A referential title usually given to a coalition of mid-19th-century educational reformers who were responsible for spearheading the public school movement throughout most of the United States. Led by HORACE MANN in Massachusetts, the friends of education included amateurs, semiprofessionals and professionals associated with schooling in every state. They included attorneys, clergymen, teachers, editors, political leaders and industrialists. Besides Mann, the most notable were JAMES G. CARTER in Massachusetts, HENRY BARNARD in Connecticut, J. Orville Taylor in New York, CHARLES FENTON MERCER in Virginia, CALVIN H. WILEY in North Carolina, CALVIN STOWE and CATHERINE BEECHER in Ohio, John Mason Peck in Illinois, JOHN D. PIERCE in Michigan and JOHN SWETT in California.

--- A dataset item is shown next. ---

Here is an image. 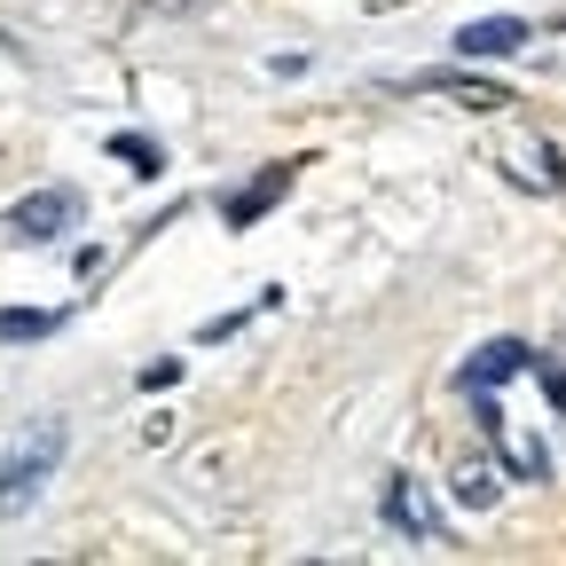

They organized associations such as the American Institute of Instruction and the AMERICAN LYCEUM, and they published important periodicals such as the American Journal of Education, which allowed them to communicate with one another and share political techniques of successfully promoting public education by mobilizing public opinion and organizing political coalitions to enact enabling legislation.
Their task was not easy. As Horace Mann discovered in Massachusetts in the 1830s, most voting blocs opposed public education. Industrialists depended on children as the cheapest form of labor. Parents depended on children to help work their farms or to contribute to family income by working in factories and mines. The wealthy, who sent their children to exclusive private schools, saw no reason to pay taxes to educate other people’s children. The clergy, who operated most private schools, feared state-run schools would cost them control of education.
Mann and the friends of education eventually convinced enough of their opponents that literate, educated children would earn more, bring more money home to their families, produce higher quality products in factories, produce more wealth for the nation (including the wealthy) and, as productive citizens, more likely become regular church-goers. Together they spread public education across the United States. Appearing in every state, they helped establish public school systems in every northern and western state.
With the exception of North Carolina, southern states refused to establish “northernstyle” school systems that might eventuate manumission. After the Civil War, the FREEDMEN’S BUREAU, an agency of the Department of War, imposed public schooling in the South as part of the military occupation. Because of its “northernness,” southerners refused to give their wholehearted backing to public education for the remainder of the 19th and much of the 20th century. The result was a debilitating effect on academic quality in southern public schools that persisted until the end of the 20th century.